The Taliban capitalize on the growing discontent of Afghans through a relatively sophisticated propaganda apparatus, employing radio, video, and night letters to devastating effect. Videos made in as-Sahab, the Taliban's media center in Quetta, Pakistan, are readily available. Among the most popular are videos showing the seizure of NATO material in Khyber Agency in 2008, and the August 2008 ambush of a French military contingent in Kapisa province in eastern Afghanistan. The Taliban have also used the Internet, chronicling the advance of the jihad on various websites (with obvious exaggerations). Propaganda material, most often in the form of preachers calling for jihad against the international coalition, is often distributed by cell phone.

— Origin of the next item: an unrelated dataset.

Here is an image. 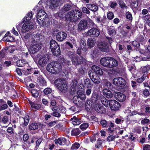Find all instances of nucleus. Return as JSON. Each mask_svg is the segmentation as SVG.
<instances>
[{"instance_id": "f257e3e1", "label": "nucleus", "mask_w": 150, "mask_h": 150, "mask_svg": "<svg viewBox=\"0 0 150 150\" xmlns=\"http://www.w3.org/2000/svg\"><path fill=\"white\" fill-rule=\"evenodd\" d=\"M59 60L60 63L55 62H52L49 64L47 66V70L53 74L57 73V71H59L60 68V64L63 66L66 65L65 63L66 60L64 58L60 57Z\"/></svg>"}, {"instance_id": "f03ea898", "label": "nucleus", "mask_w": 150, "mask_h": 150, "mask_svg": "<svg viewBox=\"0 0 150 150\" xmlns=\"http://www.w3.org/2000/svg\"><path fill=\"white\" fill-rule=\"evenodd\" d=\"M82 15V12L79 10H72L66 15V21L67 22H76L81 18Z\"/></svg>"}, {"instance_id": "7ed1b4c3", "label": "nucleus", "mask_w": 150, "mask_h": 150, "mask_svg": "<svg viewBox=\"0 0 150 150\" xmlns=\"http://www.w3.org/2000/svg\"><path fill=\"white\" fill-rule=\"evenodd\" d=\"M101 99L100 96L95 91H93L91 100H89L86 103L85 107L90 110L92 108L94 104L98 102Z\"/></svg>"}, {"instance_id": "20e7f679", "label": "nucleus", "mask_w": 150, "mask_h": 150, "mask_svg": "<svg viewBox=\"0 0 150 150\" xmlns=\"http://www.w3.org/2000/svg\"><path fill=\"white\" fill-rule=\"evenodd\" d=\"M54 84L56 88L61 92L67 91L69 87L68 82L64 79H57L54 81Z\"/></svg>"}, {"instance_id": "39448f33", "label": "nucleus", "mask_w": 150, "mask_h": 150, "mask_svg": "<svg viewBox=\"0 0 150 150\" xmlns=\"http://www.w3.org/2000/svg\"><path fill=\"white\" fill-rule=\"evenodd\" d=\"M93 24V21L91 20L88 21L85 19H83L79 23L78 29L79 31L85 30L89 27L90 25H92Z\"/></svg>"}, {"instance_id": "423d86ee", "label": "nucleus", "mask_w": 150, "mask_h": 150, "mask_svg": "<svg viewBox=\"0 0 150 150\" xmlns=\"http://www.w3.org/2000/svg\"><path fill=\"white\" fill-rule=\"evenodd\" d=\"M38 58L39 59L38 61V64L42 67L44 66L49 60L48 56L47 55H44L42 56L40 54H38L35 57L34 59L37 60Z\"/></svg>"}, {"instance_id": "0eeeda50", "label": "nucleus", "mask_w": 150, "mask_h": 150, "mask_svg": "<svg viewBox=\"0 0 150 150\" xmlns=\"http://www.w3.org/2000/svg\"><path fill=\"white\" fill-rule=\"evenodd\" d=\"M112 83L116 86L123 87L126 85V82L123 78L119 77L114 78L112 80Z\"/></svg>"}, {"instance_id": "6e6552de", "label": "nucleus", "mask_w": 150, "mask_h": 150, "mask_svg": "<svg viewBox=\"0 0 150 150\" xmlns=\"http://www.w3.org/2000/svg\"><path fill=\"white\" fill-rule=\"evenodd\" d=\"M88 74L91 79L95 84H98L100 83V79L99 75L96 74L95 73H92L90 70L88 71Z\"/></svg>"}, {"instance_id": "1a4fd4ad", "label": "nucleus", "mask_w": 150, "mask_h": 150, "mask_svg": "<svg viewBox=\"0 0 150 150\" xmlns=\"http://www.w3.org/2000/svg\"><path fill=\"white\" fill-rule=\"evenodd\" d=\"M71 60L72 64L76 66L81 65L84 62V59L82 56L79 57L77 55H74Z\"/></svg>"}, {"instance_id": "9d476101", "label": "nucleus", "mask_w": 150, "mask_h": 150, "mask_svg": "<svg viewBox=\"0 0 150 150\" xmlns=\"http://www.w3.org/2000/svg\"><path fill=\"white\" fill-rule=\"evenodd\" d=\"M41 44L39 43L31 45L30 48L28 49V51L31 55L32 56V54L33 55L37 53L41 49Z\"/></svg>"}, {"instance_id": "9b49d317", "label": "nucleus", "mask_w": 150, "mask_h": 150, "mask_svg": "<svg viewBox=\"0 0 150 150\" xmlns=\"http://www.w3.org/2000/svg\"><path fill=\"white\" fill-rule=\"evenodd\" d=\"M113 96L115 98L120 102H124L126 98L125 95L120 92L114 91Z\"/></svg>"}, {"instance_id": "f8f14e48", "label": "nucleus", "mask_w": 150, "mask_h": 150, "mask_svg": "<svg viewBox=\"0 0 150 150\" xmlns=\"http://www.w3.org/2000/svg\"><path fill=\"white\" fill-rule=\"evenodd\" d=\"M109 103L110 109L114 111L119 110L120 107V103L115 100H109Z\"/></svg>"}, {"instance_id": "ddd939ff", "label": "nucleus", "mask_w": 150, "mask_h": 150, "mask_svg": "<svg viewBox=\"0 0 150 150\" xmlns=\"http://www.w3.org/2000/svg\"><path fill=\"white\" fill-rule=\"evenodd\" d=\"M97 47L101 51L108 52L109 50L108 44L105 42H100L98 43Z\"/></svg>"}, {"instance_id": "4468645a", "label": "nucleus", "mask_w": 150, "mask_h": 150, "mask_svg": "<svg viewBox=\"0 0 150 150\" xmlns=\"http://www.w3.org/2000/svg\"><path fill=\"white\" fill-rule=\"evenodd\" d=\"M100 30L98 28L93 27L89 30L87 34L91 37L97 38L99 35Z\"/></svg>"}, {"instance_id": "2eb2a0df", "label": "nucleus", "mask_w": 150, "mask_h": 150, "mask_svg": "<svg viewBox=\"0 0 150 150\" xmlns=\"http://www.w3.org/2000/svg\"><path fill=\"white\" fill-rule=\"evenodd\" d=\"M94 110L100 114H105L106 112V110L105 108L100 103H96L94 104Z\"/></svg>"}, {"instance_id": "dca6fc26", "label": "nucleus", "mask_w": 150, "mask_h": 150, "mask_svg": "<svg viewBox=\"0 0 150 150\" xmlns=\"http://www.w3.org/2000/svg\"><path fill=\"white\" fill-rule=\"evenodd\" d=\"M67 34L64 31H59L56 35L57 40L59 41L62 42L67 38Z\"/></svg>"}, {"instance_id": "f3484780", "label": "nucleus", "mask_w": 150, "mask_h": 150, "mask_svg": "<svg viewBox=\"0 0 150 150\" xmlns=\"http://www.w3.org/2000/svg\"><path fill=\"white\" fill-rule=\"evenodd\" d=\"M91 70L92 71V73H95L96 74H97L100 76H102L103 74V71L101 68L99 67L96 65H93L91 67Z\"/></svg>"}, {"instance_id": "a211bd4d", "label": "nucleus", "mask_w": 150, "mask_h": 150, "mask_svg": "<svg viewBox=\"0 0 150 150\" xmlns=\"http://www.w3.org/2000/svg\"><path fill=\"white\" fill-rule=\"evenodd\" d=\"M144 33H143L144 35H139L136 38V40L143 45H144L147 41V38L145 36Z\"/></svg>"}, {"instance_id": "6ab92c4d", "label": "nucleus", "mask_w": 150, "mask_h": 150, "mask_svg": "<svg viewBox=\"0 0 150 150\" xmlns=\"http://www.w3.org/2000/svg\"><path fill=\"white\" fill-rule=\"evenodd\" d=\"M150 69V65L147 64L146 66L142 67L140 68V70L141 73L143 74V75L145 76L146 77L148 78L147 75Z\"/></svg>"}, {"instance_id": "aec40b11", "label": "nucleus", "mask_w": 150, "mask_h": 150, "mask_svg": "<svg viewBox=\"0 0 150 150\" xmlns=\"http://www.w3.org/2000/svg\"><path fill=\"white\" fill-rule=\"evenodd\" d=\"M110 57H104L101 58L100 60V64L104 67L109 68Z\"/></svg>"}, {"instance_id": "412c9836", "label": "nucleus", "mask_w": 150, "mask_h": 150, "mask_svg": "<svg viewBox=\"0 0 150 150\" xmlns=\"http://www.w3.org/2000/svg\"><path fill=\"white\" fill-rule=\"evenodd\" d=\"M22 25V32L23 33H25L28 31L30 29H32L33 28V25H29L28 21H25Z\"/></svg>"}, {"instance_id": "4be33fe9", "label": "nucleus", "mask_w": 150, "mask_h": 150, "mask_svg": "<svg viewBox=\"0 0 150 150\" xmlns=\"http://www.w3.org/2000/svg\"><path fill=\"white\" fill-rule=\"evenodd\" d=\"M110 62L109 68H112L117 67L118 64V62L117 60L112 57H110Z\"/></svg>"}, {"instance_id": "5701e85b", "label": "nucleus", "mask_w": 150, "mask_h": 150, "mask_svg": "<svg viewBox=\"0 0 150 150\" xmlns=\"http://www.w3.org/2000/svg\"><path fill=\"white\" fill-rule=\"evenodd\" d=\"M78 81L76 79H74L72 80L71 83V88L72 89L71 90L70 92L71 94H73L74 93L76 90V88L77 86Z\"/></svg>"}, {"instance_id": "b1692460", "label": "nucleus", "mask_w": 150, "mask_h": 150, "mask_svg": "<svg viewBox=\"0 0 150 150\" xmlns=\"http://www.w3.org/2000/svg\"><path fill=\"white\" fill-rule=\"evenodd\" d=\"M103 93L104 96L108 98H111L113 96V94L110 90L107 88L103 90Z\"/></svg>"}, {"instance_id": "393cba45", "label": "nucleus", "mask_w": 150, "mask_h": 150, "mask_svg": "<svg viewBox=\"0 0 150 150\" xmlns=\"http://www.w3.org/2000/svg\"><path fill=\"white\" fill-rule=\"evenodd\" d=\"M86 6L89 9L94 12H96L98 9V6L95 4H86Z\"/></svg>"}, {"instance_id": "a878e982", "label": "nucleus", "mask_w": 150, "mask_h": 150, "mask_svg": "<svg viewBox=\"0 0 150 150\" xmlns=\"http://www.w3.org/2000/svg\"><path fill=\"white\" fill-rule=\"evenodd\" d=\"M39 85L41 86H46L47 85V81L42 75L38 77L37 79Z\"/></svg>"}, {"instance_id": "bb28decb", "label": "nucleus", "mask_w": 150, "mask_h": 150, "mask_svg": "<svg viewBox=\"0 0 150 150\" xmlns=\"http://www.w3.org/2000/svg\"><path fill=\"white\" fill-rule=\"evenodd\" d=\"M50 48L51 51L54 49L55 48L59 47V45L56 41L52 39L50 42Z\"/></svg>"}, {"instance_id": "cd10ccee", "label": "nucleus", "mask_w": 150, "mask_h": 150, "mask_svg": "<svg viewBox=\"0 0 150 150\" xmlns=\"http://www.w3.org/2000/svg\"><path fill=\"white\" fill-rule=\"evenodd\" d=\"M23 118L24 119V122L22 123L21 125L23 127H26L29 123L30 120L29 116L28 114L26 113L25 114L24 117H23Z\"/></svg>"}, {"instance_id": "c85d7f7f", "label": "nucleus", "mask_w": 150, "mask_h": 150, "mask_svg": "<svg viewBox=\"0 0 150 150\" xmlns=\"http://www.w3.org/2000/svg\"><path fill=\"white\" fill-rule=\"evenodd\" d=\"M28 127L30 131L37 129L38 128V126L37 123L35 122L30 123Z\"/></svg>"}, {"instance_id": "c756f323", "label": "nucleus", "mask_w": 150, "mask_h": 150, "mask_svg": "<svg viewBox=\"0 0 150 150\" xmlns=\"http://www.w3.org/2000/svg\"><path fill=\"white\" fill-rule=\"evenodd\" d=\"M78 96L79 98L82 100H84L86 98V96L85 92L81 90H78L77 92Z\"/></svg>"}, {"instance_id": "7c9ffc66", "label": "nucleus", "mask_w": 150, "mask_h": 150, "mask_svg": "<svg viewBox=\"0 0 150 150\" xmlns=\"http://www.w3.org/2000/svg\"><path fill=\"white\" fill-rule=\"evenodd\" d=\"M27 64H28L27 62L24 59H18L16 62V65L19 67H23Z\"/></svg>"}, {"instance_id": "2f4dec72", "label": "nucleus", "mask_w": 150, "mask_h": 150, "mask_svg": "<svg viewBox=\"0 0 150 150\" xmlns=\"http://www.w3.org/2000/svg\"><path fill=\"white\" fill-rule=\"evenodd\" d=\"M95 44V40H93L91 38H89L88 39L87 41V45L89 48L91 49L93 47Z\"/></svg>"}, {"instance_id": "473e14b6", "label": "nucleus", "mask_w": 150, "mask_h": 150, "mask_svg": "<svg viewBox=\"0 0 150 150\" xmlns=\"http://www.w3.org/2000/svg\"><path fill=\"white\" fill-rule=\"evenodd\" d=\"M70 120L72 121V124L75 125H78L81 123V119L77 118L75 116H74Z\"/></svg>"}, {"instance_id": "72a5a7b5", "label": "nucleus", "mask_w": 150, "mask_h": 150, "mask_svg": "<svg viewBox=\"0 0 150 150\" xmlns=\"http://www.w3.org/2000/svg\"><path fill=\"white\" fill-rule=\"evenodd\" d=\"M44 13L42 14V12L38 13H37V18L38 21L39 20L41 21H43L46 20V19H45V17L47 16L44 14V13H45V12H43Z\"/></svg>"}, {"instance_id": "f704fd0d", "label": "nucleus", "mask_w": 150, "mask_h": 150, "mask_svg": "<svg viewBox=\"0 0 150 150\" xmlns=\"http://www.w3.org/2000/svg\"><path fill=\"white\" fill-rule=\"evenodd\" d=\"M80 47H81L83 51H87V48L86 47V41L84 39H81V41L80 42Z\"/></svg>"}, {"instance_id": "c9c22d12", "label": "nucleus", "mask_w": 150, "mask_h": 150, "mask_svg": "<svg viewBox=\"0 0 150 150\" xmlns=\"http://www.w3.org/2000/svg\"><path fill=\"white\" fill-rule=\"evenodd\" d=\"M9 117L5 115L0 119V123L3 124H8L9 122Z\"/></svg>"}, {"instance_id": "e433bc0d", "label": "nucleus", "mask_w": 150, "mask_h": 150, "mask_svg": "<svg viewBox=\"0 0 150 150\" xmlns=\"http://www.w3.org/2000/svg\"><path fill=\"white\" fill-rule=\"evenodd\" d=\"M117 48L120 51V52L121 53H122L126 51V45L125 44H118Z\"/></svg>"}, {"instance_id": "4c0bfd02", "label": "nucleus", "mask_w": 150, "mask_h": 150, "mask_svg": "<svg viewBox=\"0 0 150 150\" xmlns=\"http://www.w3.org/2000/svg\"><path fill=\"white\" fill-rule=\"evenodd\" d=\"M33 12L32 11H31L27 15V16H26L25 17H24L23 18V21L21 23H20L18 24L19 26L21 25L22 23H23L25 21H28L30 20L33 17Z\"/></svg>"}, {"instance_id": "58836bf2", "label": "nucleus", "mask_w": 150, "mask_h": 150, "mask_svg": "<svg viewBox=\"0 0 150 150\" xmlns=\"http://www.w3.org/2000/svg\"><path fill=\"white\" fill-rule=\"evenodd\" d=\"M52 54L55 56H57L60 54L61 50L60 46L51 51Z\"/></svg>"}, {"instance_id": "ea45409f", "label": "nucleus", "mask_w": 150, "mask_h": 150, "mask_svg": "<svg viewBox=\"0 0 150 150\" xmlns=\"http://www.w3.org/2000/svg\"><path fill=\"white\" fill-rule=\"evenodd\" d=\"M84 85L88 88H91L93 86V83L88 78L86 79L84 81Z\"/></svg>"}, {"instance_id": "a19ab883", "label": "nucleus", "mask_w": 150, "mask_h": 150, "mask_svg": "<svg viewBox=\"0 0 150 150\" xmlns=\"http://www.w3.org/2000/svg\"><path fill=\"white\" fill-rule=\"evenodd\" d=\"M60 1V0H51V6L53 7L55 9L59 6Z\"/></svg>"}, {"instance_id": "79ce46f5", "label": "nucleus", "mask_w": 150, "mask_h": 150, "mask_svg": "<svg viewBox=\"0 0 150 150\" xmlns=\"http://www.w3.org/2000/svg\"><path fill=\"white\" fill-rule=\"evenodd\" d=\"M131 44L134 47L135 49L137 50H139L140 49V44L138 41L134 40L133 41H132L131 42Z\"/></svg>"}, {"instance_id": "37998d69", "label": "nucleus", "mask_w": 150, "mask_h": 150, "mask_svg": "<svg viewBox=\"0 0 150 150\" xmlns=\"http://www.w3.org/2000/svg\"><path fill=\"white\" fill-rule=\"evenodd\" d=\"M80 133L81 131L79 128L73 129L71 132V135L72 136H78L80 134Z\"/></svg>"}, {"instance_id": "c03bdc74", "label": "nucleus", "mask_w": 150, "mask_h": 150, "mask_svg": "<svg viewBox=\"0 0 150 150\" xmlns=\"http://www.w3.org/2000/svg\"><path fill=\"white\" fill-rule=\"evenodd\" d=\"M102 98L101 97L100 99L102 104L106 107H108L109 105V101L108 102V101L104 96H102Z\"/></svg>"}, {"instance_id": "a18cd8bd", "label": "nucleus", "mask_w": 150, "mask_h": 150, "mask_svg": "<svg viewBox=\"0 0 150 150\" xmlns=\"http://www.w3.org/2000/svg\"><path fill=\"white\" fill-rule=\"evenodd\" d=\"M108 122L109 123V126H108L109 127L107 129V131L108 132L112 133L113 132L114 130L112 129L111 128L114 127L115 124L112 123L111 121H109Z\"/></svg>"}, {"instance_id": "49530a36", "label": "nucleus", "mask_w": 150, "mask_h": 150, "mask_svg": "<svg viewBox=\"0 0 150 150\" xmlns=\"http://www.w3.org/2000/svg\"><path fill=\"white\" fill-rule=\"evenodd\" d=\"M142 19L146 22V23L149 24L150 23V14H148L142 17Z\"/></svg>"}, {"instance_id": "de8ad7c7", "label": "nucleus", "mask_w": 150, "mask_h": 150, "mask_svg": "<svg viewBox=\"0 0 150 150\" xmlns=\"http://www.w3.org/2000/svg\"><path fill=\"white\" fill-rule=\"evenodd\" d=\"M31 93L33 97L36 98L39 96L38 91L35 89H33L31 90Z\"/></svg>"}, {"instance_id": "09e8293b", "label": "nucleus", "mask_w": 150, "mask_h": 150, "mask_svg": "<svg viewBox=\"0 0 150 150\" xmlns=\"http://www.w3.org/2000/svg\"><path fill=\"white\" fill-rule=\"evenodd\" d=\"M42 140V137L38 138L36 136V139L35 140V145L36 146L35 148L36 149H38L39 146L41 143Z\"/></svg>"}, {"instance_id": "8fccbe9b", "label": "nucleus", "mask_w": 150, "mask_h": 150, "mask_svg": "<svg viewBox=\"0 0 150 150\" xmlns=\"http://www.w3.org/2000/svg\"><path fill=\"white\" fill-rule=\"evenodd\" d=\"M71 8V5L69 4H67L64 5L62 9L66 12L70 10Z\"/></svg>"}, {"instance_id": "3c124183", "label": "nucleus", "mask_w": 150, "mask_h": 150, "mask_svg": "<svg viewBox=\"0 0 150 150\" xmlns=\"http://www.w3.org/2000/svg\"><path fill=\"white\" fill-rule=\"evenodd\" d=\"M36 139V136H31L28 139L26 143L28 144H30L33 143L35 141Z\"/></svg>"}, {"instance_id": "603ef678", "label": "nucleus", "mask_w": 150, "mask_h": 150, "mask_svg": "<svg viewBox=\"0 0 150 150\" xmlns=\"http://www.w3.org/2000/svg\"><path fill=\"white\" fill-rule=\"evenodd\" d=\"M52 92V89L49 87L45 88L43 90V92L45 95L48 97L49 94H50Z\"/></svg>"}, {"instance_id": "864d4df0", "label": "nucleus", "mask_w": 150, "mask_h": 150, "mask_svg": "<svg viewBox=\"0 0 150 150\" xmlns=\"http://www.w3.org/2000/svg\"><path fill=\"white\" fill-rule=\"evenodd\" d=\"M99 54H100V52L97 49H95L92 52V56L94 57H98Z\"/></svg>"}, {"instance_id": "5fc2aeb1", "label": "nucleus", "mask_w": 150, "mask_h": 150, "mask_svg": "<svg viewBox=\"0 0 150 150\" xmlns=\"http://www.w3.org/2000/svg\"><path fill=\"white\" fill-rule=\"evenodd\" d=\"M100 124L103 127H108L109 126L108 121L104 119H101Z\"/></svg>"}, {"instance_id": "6e6d98bb", "label": "nucleus", "mask_w": 150, "mask_h": 150, "mask_svg": "<svg viewBox=\"0 0 150 150\" xmlns=\"http://www.w3.org/2000/svg\"><path fill=\"white\" fill-rule=\"evenodd\" d=\"M58 112L62 113H64L66 112V108L62 105H60L58 106Z\"/></svg>"}, {"instance_id": "4d7b16f0", "label": "nucleus", "mask_w": 150, "mask_h": 150, "mask_svg": "<svg viewBox=\"0 0 150 150\" xmlns=\"http://www.w3.org/2000/svg\"><path fill=\"white\" fill-rule=\"evenodd\" d=\"M2 40L9 42H14L15 41L14 38L13 37L10 36H8L6 39H4V38H3Z\"/></svg>"}, {"instance_id": "13d9d810", "label": "nucleus", "mask_w": 150, "mask_h": 150, "mask_svg": "<svg viewBox=\"0 0 150 150\" xmlns=\"http://www.w3.org/2000/svg\"><path fill=\"white\" fill-rule=\"evenodd\" d=\"M8 49V47H6L5 48H4L1 51V54L2 57V58H4V57L5 55H6V53H7V51Z\"/></svg>"}, {"instance_id": "bf43d9fd", "label": "nucleus", "mask_w": 150, "mask_h": 150, "mask_svg": "<svg viewBox=\"0 0 150 150\" xmlns=\"http://www.w3.org/2000/svg\"><path fill=\"white\" fill-rule=\"evenodd\" d=\"M66 15L67 14H65V12L62 9L59 11L58 13V16L61 18H62L64 17L66 18Z\"/></svg>"}, {"instance_id": "052dcab7", "label": "nucleus", "mask_w": 150, "mask_h": 150, "mask_svg": "<svg viewBox=\"0 0 150 150\" xmlns=\"http://www.w3.org/2000/svg\"><path fill=\"white\" fill-rule=\"evenodd\" d=\"M80 146V145L79 143L75 142L72 145L71 148V150H73L74 149H77Z\"/></svg>"}, {"instance_id": "680f3d73", "label": "nucleus", "mask_w": 150, "mask_h": 150, "mask_svg": "<svg viewBox=\"0 0 150 150\" xmlns=\"http://www.w3.org/2000/svg\"><path fill=\"white\" fill-rule=\"evenodd\" d=\"M146 77L145 76L142 75V77L137 79V82L139 83H142L143 81L146 79Z\"/></svg>"}, {"instance_id": "e2e57ef3", "label": "nucleus", "mask_w": 150, "mask_h": 150, "mask_svg": "<svg viewBox=\"0 0 150 150\" xmlns=\"http://www.w3.org/2000/svg\"><path fill=\"white\" fill-rule=\"evenodd\" d=\"M118 4L120 8L122 9L125 8V9H127L128 8L127 6H126V4L123 1L119 2Z\"/></svg>"}, {"instance_id": "0e129e2a", "label": "nucleus", "mask_w": 150, "mask_h": 150, "mask_svg": "<svg viewBox=\"0 0 150 150\" xmlns=\"http://www.w3.org/2000/svg\"><path fill=\"white\" fill-rule=\"evenodd\" d=\"M126 18L128 19V21H131L132 20V17L131 13L128 11L126 12L125 14Z\"/></svg>"}, {"instance_id": "69168bd1", "label": "nucleus", "mask_w": 150, "mask_h": 150, "mask_svg": "<svg viewBox=\"0 0 150 150\" xmlns=\"http://www.w3.org/2000/svg\"><path fill=\"white\" fill-rule=\"evenodd\" d=\"M108 34L111 36H113L116 34V31L114 29H112L110 28L108 30Z\"/></svg>"}, {"instance_id": "338daca9", "label": "nucleus", "mask_w": 150, "mask_h": 150, "mask_svg": "<svg viewBox=\"0 0 150 150\" xmlns=\"http://www.w3.org/2000/svg\"><path fill=\"white\" fill-rule=\"evenodd\" d=\"M85 68H83L82 67L79 68L78 70V73L79 75L80 76H82L85 73Z\"/></svg>"}, {"instance_id": "774afa93", "label": "nucleus", "mask_w": 150, "mask_h": 150, "mask_svg": "<svg viewBox=\"0 0 150 150\" xmlns=\"http://www.w3.org/2000/svg\"><path fill=\"white\" fill-rule=\"evenodd\" d=\"M89 126V124L87 123H85L82 124L80 126V129L82 130H84L86 129Z\"/></svg>"}]
</instances>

The U.S. reinforcements now being deployed to Afghanistan will, to the greatest extent possible, secure the road south of Kabul to Pul-i Alam and Gardez, but not necessarily the surrounding territory. The road is not secure at night, and in fact, in the east and south where the Taliban are dominant, few roads are secure at all.

NATO aims to block the advance of Taliban from Pakistan or the northeastern province of Nuristan toward Kabul, but it has so far had little effect. In Kapisa province, the French military became more cautious after the August 2008 ambush, and NATO has concocted a more global strategy to protect the area and the Sarobi district of Paktika to the south, along the border with Pakistan. In Kunar province, just south of Nuristan province, the border with Pakistan remains wide open, and U.S. forces have been deployed in a series of isolated posts, making it relatively simple for insurgents to infiltrate between them.

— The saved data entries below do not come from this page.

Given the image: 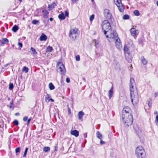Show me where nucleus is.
Masks as SVG:
<instances>
[{
    "label": "nucleus",
    "instance_id": "obj_1",
    "mask_svg": "<svg viewBox=\"0 0 158 158\" xmlns=\"http://www.w3.org/2000/svg\"><path fill=\"white\" fill-rule=\"evenodd\" d=\"M109 35H108L109 38L108 40L109 42H111L114 39L115 40V43L116 48L118 49H121L122 45L121 41L118 37V35L116 32L112 33L108 32Z\"/></svg>",
    "mask_w": 158,
    "mask_h": 158
},
{
    "label": "nucleus",
    "instance_id": "obj_2",
    "mask_svg": "<svg viewBox=\"0 0 158 158\" xmlns=\"http://www.w3.org/2000/svg\"><path fill=\"white\" fill-rule=\"evenodd\" d=\"M102 29L104 32V34L106 36L107 38H109V37L108 35H109L108 32L110 33H113L116 32L114 30H112L111 29V27L110 23L107 20H104L102 23Z\"/></svg>",
    "mask_w": 158,
    "mask_h": 158
},
{
    "label": "nucleus",
    "instance_id": "obj_3",
    "mask_svg": "<svg viewBox=\"0 0 158 158\" xmlns=\"http://www.w3.org/2000/svg\"><path fill=\"white\" fill-rule=\"evenodd\" d=\"M123 123L126 127H128L131 125L133 121L132 115L122 116Z\"/></svg>",
    "mask_w": 158,
    "mask_h": 158
},
{
    "label": "nucleus",
    "instance_id": "obj_4",
    "mask_svg": "<svg viewBox=\"0 0 158 158\" xmlns=\"http://www.w3.org/2000/svg\"><path fill=\"white\" fill-rule=\"evenodd\" d=\"M135 152L137 158H147L145 151L142 146L137 147Z\"/></svg>",
    "mask_w": 158,
    "mask_h": 158
},
{
    "label": "nucleus",
    "instance_id": "obj_5",
    "mask_svg": "<svg viewBox=\"0 0 158 158\" xmlns=\"http://www.w3.org/2000/svg\"><path fill=\"white\" fill-rule=\"evenodd\" d=\"M131 101L133 105H136L139 101L138 95L137 90L130 92Z\"/></svg>",
    "mask_w": 158,
    "mask_h": 158
},
{
    "label": "nucleus",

The Taliban are the dominant political force in numerous regions of Afghanistan, including Pashtun-majority provinces in the east and the south. Their strategy is to destroy the Afghan administration, isolate the international coalition, and build a parallel administration. In these provinces, the situation of the international forces is comparable to that of the Soviet Union in the 1980s, in that it is largely isolated at its posts, and operating with neither the support nor the acceptance of the Afghan population. The insurgents control the countryside and have a strong presence even inside important cities like Kandahar and Ghazni.

Outside the major cities, Afghan and coalition administration are nonexistent, and as is all too evident, even inside Kabul, they operate at a dangerous divide from the population.